O desencantamento do mundo desabrochou na transformação social desprovida de mistérios. A mística foi substituída pela perda de sentido e o desencanto tornou capaz a construção social e política dotada de leis racionais, discutíveis e revisáveis. A origem jurídico-religiosa, correspondente ao período da Reforma, passa com a quebra do domínio da Igreja católica imbuída dos assuntos, inclusive, do campo científico conceitual até o século XVI, para a fase desencantada, moldada e capacitada para lidar com a nova credibilidade científica e uma nova autoridade religiosa.

O espírito capitalista foi repudiado pela doutrina dominante que não conseguia valorá- lo como eticamente positivo. O racionalismo econômico como parte do conceito histórico capitalista enfatizou a vocação como dedicação do ser ao trabalho profissional.

"O sentido de uma posição na vida, de um ramo de trabalho definido" foi o logo protestante que os católicos ignoraram. Este logo reconhece que,

O único meio de viver que agrada a Deus não está em suplantar a moralidade intramundana pela ascese monástica, mas sim, exclusivamente, em cumprir com os deveres intramundanos, tal como decorrem da posição do indivíduo na vida, a qual por isso mesmo se torna a sua vocação profissional (WEBER, 2004, p. 72).

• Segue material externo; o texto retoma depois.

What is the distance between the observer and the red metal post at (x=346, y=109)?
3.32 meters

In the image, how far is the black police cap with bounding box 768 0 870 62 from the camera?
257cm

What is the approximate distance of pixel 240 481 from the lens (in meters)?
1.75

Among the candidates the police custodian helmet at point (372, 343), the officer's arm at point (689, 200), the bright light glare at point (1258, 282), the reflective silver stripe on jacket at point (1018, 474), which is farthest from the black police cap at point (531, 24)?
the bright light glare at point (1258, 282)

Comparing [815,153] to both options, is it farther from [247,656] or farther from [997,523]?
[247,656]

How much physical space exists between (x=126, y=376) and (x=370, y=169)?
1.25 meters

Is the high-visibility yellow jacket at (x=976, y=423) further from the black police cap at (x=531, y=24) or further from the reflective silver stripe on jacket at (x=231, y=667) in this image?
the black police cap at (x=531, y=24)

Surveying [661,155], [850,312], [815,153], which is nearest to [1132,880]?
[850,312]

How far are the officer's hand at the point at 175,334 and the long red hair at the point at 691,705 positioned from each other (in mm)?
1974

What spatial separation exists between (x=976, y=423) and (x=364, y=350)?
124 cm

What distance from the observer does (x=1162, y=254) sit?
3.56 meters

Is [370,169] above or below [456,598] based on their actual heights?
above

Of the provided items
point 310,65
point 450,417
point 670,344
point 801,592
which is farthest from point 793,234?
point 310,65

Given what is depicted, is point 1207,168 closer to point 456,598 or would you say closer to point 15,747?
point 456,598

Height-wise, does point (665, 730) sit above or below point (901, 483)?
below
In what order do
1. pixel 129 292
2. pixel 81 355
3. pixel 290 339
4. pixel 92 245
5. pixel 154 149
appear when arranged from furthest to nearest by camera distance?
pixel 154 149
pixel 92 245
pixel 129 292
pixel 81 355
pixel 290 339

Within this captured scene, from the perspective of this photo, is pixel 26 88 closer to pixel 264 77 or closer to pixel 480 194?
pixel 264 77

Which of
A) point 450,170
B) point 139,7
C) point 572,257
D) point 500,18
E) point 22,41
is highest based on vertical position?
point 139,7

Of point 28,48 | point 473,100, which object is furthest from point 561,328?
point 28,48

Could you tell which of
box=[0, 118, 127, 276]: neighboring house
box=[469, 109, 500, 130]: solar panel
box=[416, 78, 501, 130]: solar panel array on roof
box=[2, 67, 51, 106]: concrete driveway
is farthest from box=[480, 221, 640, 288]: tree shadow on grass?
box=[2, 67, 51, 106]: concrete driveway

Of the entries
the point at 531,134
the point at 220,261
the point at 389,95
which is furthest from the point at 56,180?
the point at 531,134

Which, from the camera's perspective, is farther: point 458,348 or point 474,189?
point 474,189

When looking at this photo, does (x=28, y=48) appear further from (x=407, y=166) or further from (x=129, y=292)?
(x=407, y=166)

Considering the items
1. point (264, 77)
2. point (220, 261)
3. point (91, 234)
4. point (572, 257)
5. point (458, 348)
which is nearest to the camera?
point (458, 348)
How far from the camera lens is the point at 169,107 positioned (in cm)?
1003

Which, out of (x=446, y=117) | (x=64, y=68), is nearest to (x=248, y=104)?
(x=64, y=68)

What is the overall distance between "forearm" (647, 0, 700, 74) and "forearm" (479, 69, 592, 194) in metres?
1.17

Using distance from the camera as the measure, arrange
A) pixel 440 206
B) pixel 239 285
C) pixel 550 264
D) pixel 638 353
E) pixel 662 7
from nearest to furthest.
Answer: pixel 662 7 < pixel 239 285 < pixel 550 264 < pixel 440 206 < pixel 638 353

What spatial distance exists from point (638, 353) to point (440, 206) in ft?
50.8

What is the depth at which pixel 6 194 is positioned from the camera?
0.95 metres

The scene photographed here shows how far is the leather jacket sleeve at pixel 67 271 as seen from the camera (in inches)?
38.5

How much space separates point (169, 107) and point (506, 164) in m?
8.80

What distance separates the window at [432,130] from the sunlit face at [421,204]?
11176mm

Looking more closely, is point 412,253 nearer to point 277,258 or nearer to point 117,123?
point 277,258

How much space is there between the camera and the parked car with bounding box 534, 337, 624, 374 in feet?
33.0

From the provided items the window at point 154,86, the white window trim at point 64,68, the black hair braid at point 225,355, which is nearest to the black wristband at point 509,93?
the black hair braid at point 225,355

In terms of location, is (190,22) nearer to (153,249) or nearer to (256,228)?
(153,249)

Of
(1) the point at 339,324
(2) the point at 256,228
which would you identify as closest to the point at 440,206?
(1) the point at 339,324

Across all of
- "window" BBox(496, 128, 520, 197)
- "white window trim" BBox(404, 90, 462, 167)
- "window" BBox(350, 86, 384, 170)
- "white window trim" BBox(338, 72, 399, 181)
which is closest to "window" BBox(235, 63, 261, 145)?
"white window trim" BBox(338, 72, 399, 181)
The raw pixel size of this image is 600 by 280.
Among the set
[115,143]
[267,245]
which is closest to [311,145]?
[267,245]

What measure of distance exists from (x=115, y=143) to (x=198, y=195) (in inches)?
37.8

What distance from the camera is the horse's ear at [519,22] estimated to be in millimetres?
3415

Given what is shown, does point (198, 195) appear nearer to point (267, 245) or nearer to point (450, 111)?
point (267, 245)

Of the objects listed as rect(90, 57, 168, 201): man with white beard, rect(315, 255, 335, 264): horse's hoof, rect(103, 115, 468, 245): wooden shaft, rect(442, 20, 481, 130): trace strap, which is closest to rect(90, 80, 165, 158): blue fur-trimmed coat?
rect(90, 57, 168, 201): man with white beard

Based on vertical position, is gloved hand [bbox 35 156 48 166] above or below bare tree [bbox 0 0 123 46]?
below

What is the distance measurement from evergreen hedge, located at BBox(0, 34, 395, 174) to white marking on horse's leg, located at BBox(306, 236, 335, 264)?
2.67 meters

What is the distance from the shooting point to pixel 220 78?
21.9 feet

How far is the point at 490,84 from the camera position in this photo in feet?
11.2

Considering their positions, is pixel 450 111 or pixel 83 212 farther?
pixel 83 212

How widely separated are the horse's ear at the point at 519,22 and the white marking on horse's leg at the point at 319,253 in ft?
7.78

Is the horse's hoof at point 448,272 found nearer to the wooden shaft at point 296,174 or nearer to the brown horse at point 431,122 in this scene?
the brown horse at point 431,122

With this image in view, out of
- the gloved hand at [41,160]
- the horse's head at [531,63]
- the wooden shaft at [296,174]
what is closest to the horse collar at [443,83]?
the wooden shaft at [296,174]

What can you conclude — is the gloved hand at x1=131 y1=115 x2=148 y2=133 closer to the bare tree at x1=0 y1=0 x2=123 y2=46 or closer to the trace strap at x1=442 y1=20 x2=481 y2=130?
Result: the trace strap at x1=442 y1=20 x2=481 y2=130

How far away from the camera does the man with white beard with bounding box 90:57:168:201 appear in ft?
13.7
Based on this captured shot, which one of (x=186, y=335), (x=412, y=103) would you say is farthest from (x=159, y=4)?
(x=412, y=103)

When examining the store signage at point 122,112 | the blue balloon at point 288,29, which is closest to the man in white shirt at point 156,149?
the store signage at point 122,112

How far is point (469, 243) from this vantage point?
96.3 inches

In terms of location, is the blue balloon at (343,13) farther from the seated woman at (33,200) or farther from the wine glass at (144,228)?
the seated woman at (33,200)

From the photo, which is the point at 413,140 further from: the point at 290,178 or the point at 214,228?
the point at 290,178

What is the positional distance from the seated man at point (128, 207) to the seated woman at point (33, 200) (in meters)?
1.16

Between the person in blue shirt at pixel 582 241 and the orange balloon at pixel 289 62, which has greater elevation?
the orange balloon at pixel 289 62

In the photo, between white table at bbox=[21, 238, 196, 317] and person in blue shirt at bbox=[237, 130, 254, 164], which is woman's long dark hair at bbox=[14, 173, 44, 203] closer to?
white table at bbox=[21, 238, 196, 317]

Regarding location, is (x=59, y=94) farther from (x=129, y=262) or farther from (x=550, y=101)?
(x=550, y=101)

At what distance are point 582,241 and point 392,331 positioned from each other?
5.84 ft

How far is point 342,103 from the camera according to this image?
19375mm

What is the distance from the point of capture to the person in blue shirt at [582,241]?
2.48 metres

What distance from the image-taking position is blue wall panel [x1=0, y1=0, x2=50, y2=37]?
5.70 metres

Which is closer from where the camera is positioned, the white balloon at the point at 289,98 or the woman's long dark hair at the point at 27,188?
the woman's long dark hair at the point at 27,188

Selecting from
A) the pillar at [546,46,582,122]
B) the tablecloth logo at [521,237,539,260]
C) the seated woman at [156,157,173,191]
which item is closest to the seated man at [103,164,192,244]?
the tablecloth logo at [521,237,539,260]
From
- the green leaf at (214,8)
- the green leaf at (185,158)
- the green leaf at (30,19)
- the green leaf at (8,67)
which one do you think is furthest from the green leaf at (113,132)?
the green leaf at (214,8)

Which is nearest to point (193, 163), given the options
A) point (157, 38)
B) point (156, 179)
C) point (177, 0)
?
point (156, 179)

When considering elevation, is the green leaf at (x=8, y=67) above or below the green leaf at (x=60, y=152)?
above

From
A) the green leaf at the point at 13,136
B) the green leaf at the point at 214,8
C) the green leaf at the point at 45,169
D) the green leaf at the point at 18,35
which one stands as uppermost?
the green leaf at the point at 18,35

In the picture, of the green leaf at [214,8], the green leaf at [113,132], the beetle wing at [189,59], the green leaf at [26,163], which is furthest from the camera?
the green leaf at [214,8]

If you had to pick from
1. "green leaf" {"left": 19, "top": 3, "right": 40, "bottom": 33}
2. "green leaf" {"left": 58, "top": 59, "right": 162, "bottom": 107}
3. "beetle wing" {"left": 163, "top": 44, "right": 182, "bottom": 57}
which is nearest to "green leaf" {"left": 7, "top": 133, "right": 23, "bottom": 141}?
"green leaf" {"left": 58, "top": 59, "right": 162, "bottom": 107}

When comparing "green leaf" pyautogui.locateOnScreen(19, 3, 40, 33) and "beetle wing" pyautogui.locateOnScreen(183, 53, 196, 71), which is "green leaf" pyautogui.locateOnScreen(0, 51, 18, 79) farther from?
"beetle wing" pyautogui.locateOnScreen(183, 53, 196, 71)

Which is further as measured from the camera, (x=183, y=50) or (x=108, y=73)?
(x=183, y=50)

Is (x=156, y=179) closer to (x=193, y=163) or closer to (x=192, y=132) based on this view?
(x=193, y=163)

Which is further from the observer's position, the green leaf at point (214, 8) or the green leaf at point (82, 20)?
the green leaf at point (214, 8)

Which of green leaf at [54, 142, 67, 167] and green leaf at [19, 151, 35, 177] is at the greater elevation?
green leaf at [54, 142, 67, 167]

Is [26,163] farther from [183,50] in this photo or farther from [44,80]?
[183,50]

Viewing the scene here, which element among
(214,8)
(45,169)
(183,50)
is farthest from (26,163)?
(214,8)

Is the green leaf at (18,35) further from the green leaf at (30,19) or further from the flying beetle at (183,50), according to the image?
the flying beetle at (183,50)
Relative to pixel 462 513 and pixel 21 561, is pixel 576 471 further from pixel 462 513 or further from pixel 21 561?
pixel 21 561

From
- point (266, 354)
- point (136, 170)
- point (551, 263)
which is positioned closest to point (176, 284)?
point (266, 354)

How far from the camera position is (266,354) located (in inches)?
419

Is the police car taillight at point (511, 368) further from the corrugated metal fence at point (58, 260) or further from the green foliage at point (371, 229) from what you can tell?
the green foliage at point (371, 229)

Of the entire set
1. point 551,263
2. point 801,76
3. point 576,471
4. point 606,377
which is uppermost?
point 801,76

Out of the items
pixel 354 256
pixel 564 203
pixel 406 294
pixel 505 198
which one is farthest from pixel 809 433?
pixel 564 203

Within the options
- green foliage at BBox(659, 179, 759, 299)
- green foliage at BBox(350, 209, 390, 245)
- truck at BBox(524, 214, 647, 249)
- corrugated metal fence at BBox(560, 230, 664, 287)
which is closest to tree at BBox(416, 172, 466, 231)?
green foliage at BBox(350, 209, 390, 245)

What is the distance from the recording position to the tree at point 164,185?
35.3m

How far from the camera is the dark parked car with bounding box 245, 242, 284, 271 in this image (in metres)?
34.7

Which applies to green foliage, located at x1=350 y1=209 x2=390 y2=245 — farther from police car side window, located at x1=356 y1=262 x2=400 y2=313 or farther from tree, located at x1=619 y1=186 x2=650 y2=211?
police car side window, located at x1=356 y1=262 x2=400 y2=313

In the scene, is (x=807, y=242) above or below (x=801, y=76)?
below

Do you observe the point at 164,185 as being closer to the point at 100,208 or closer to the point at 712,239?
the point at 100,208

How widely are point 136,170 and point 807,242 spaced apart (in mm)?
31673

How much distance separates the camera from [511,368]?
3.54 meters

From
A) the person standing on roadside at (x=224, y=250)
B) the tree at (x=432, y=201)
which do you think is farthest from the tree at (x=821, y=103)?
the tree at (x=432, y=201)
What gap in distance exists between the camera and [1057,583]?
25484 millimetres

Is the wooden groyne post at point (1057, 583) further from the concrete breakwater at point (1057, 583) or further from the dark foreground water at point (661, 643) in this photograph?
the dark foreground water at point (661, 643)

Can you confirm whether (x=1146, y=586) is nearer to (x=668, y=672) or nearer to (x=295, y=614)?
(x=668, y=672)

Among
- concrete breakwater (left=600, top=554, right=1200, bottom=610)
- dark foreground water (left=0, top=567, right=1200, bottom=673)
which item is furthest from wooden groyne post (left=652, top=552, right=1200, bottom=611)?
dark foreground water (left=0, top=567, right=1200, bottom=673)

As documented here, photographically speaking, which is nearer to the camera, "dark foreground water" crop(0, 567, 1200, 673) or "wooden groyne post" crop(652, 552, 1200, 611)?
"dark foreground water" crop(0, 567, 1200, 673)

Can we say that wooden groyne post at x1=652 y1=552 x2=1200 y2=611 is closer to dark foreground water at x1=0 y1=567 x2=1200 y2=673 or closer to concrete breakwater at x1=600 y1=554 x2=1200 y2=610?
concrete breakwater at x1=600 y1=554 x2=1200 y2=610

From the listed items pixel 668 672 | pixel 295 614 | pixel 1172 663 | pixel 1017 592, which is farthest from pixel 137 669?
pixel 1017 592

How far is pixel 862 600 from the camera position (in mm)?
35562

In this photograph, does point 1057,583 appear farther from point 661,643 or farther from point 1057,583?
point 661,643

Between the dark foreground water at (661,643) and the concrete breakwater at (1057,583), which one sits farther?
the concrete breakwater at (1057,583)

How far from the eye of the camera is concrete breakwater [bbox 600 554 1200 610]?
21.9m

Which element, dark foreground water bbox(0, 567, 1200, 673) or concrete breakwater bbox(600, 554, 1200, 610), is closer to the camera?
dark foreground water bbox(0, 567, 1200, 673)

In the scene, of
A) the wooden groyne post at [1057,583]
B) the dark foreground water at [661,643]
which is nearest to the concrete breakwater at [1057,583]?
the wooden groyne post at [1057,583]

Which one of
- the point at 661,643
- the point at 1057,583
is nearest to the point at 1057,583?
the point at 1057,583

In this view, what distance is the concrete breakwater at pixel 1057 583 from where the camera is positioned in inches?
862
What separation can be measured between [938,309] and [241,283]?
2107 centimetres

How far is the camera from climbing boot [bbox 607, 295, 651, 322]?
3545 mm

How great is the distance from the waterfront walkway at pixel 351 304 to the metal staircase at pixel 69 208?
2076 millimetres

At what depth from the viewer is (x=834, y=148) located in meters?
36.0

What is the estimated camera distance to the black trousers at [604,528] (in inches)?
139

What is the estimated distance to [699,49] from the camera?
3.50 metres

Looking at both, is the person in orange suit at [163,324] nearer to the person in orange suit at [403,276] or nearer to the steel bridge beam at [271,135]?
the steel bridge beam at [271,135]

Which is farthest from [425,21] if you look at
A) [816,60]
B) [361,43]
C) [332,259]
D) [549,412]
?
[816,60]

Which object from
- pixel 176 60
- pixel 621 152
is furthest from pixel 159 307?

Lutero desenvolveu a ideia na primeira década da atividade reformadora e colocou em questão o tipo egoístico da falta de amor da vida monástica por se esquivar dos deveres do mundo, em contraste o trabalho profissional mundano era uma forma expressiva de amor ao próximo.

A máxima do "cumprimento dos deveres intramundanos como a única via de agradar a Deus em todas as situações" parece que fez coincidir a religiosidade capitalista com a religião do capitalismo protestante.

Pierucci, ao tratar do desenvolvimento de uma sociedade secularizada diz que "o conceito weberiano de secularização necessariamente invade o terreno da conceituação de legitimidade, do tratamento teórico dos problemas de legitimação da autoridade, problemas que todos sabemos recorrentes, permanentes, no Estado moderno" (PIERUCCI, 1998, p. 2).

O desencantamento do mundo fez com que a perda de sentido transformasse o mundo em um mecanismo visual desprovido de mistério e capacitou a construção de uma comunidade política temporal, detentora de leis racionais.

Assim a secularização surgiu da ascendência do político sobre o religioso. Já ressaltado, também para Pierucci o fator ocorrido do Ocidente moderno implicou o recuo da religião no interior da sociedade política que relegou o papel da religião à esfera privada. Portanto a secularização foi uma forma operacionalizada do poder político ter supremacia sobre a religião. Neste processo a Igreja passou de Instituição Soberana para instituição comum, como qualquer da sociedade, sem influência sobre o poder político que deixou de ser legitimado único e exclusivamente por Deus, o cidadão tornou-se independente de religião.

Em Weber a base desta distinção está na dicotomia catolicismo/protestantismo. Na Idade Média a Igreja era considerada potência em par de igualdade com o Estado. No protestantismo essa estrutura eclesiástica não se vislumbra hierarquicamente e perde a capacidade de medir forças com o Estado que engloba a identidade nacional. Foi o que ocorreu com o Estado inglês e a Igreja Anglicana. Este autor investigou o Direito como instrumento que possui a racionalidade da legitimação de submissão e dominação.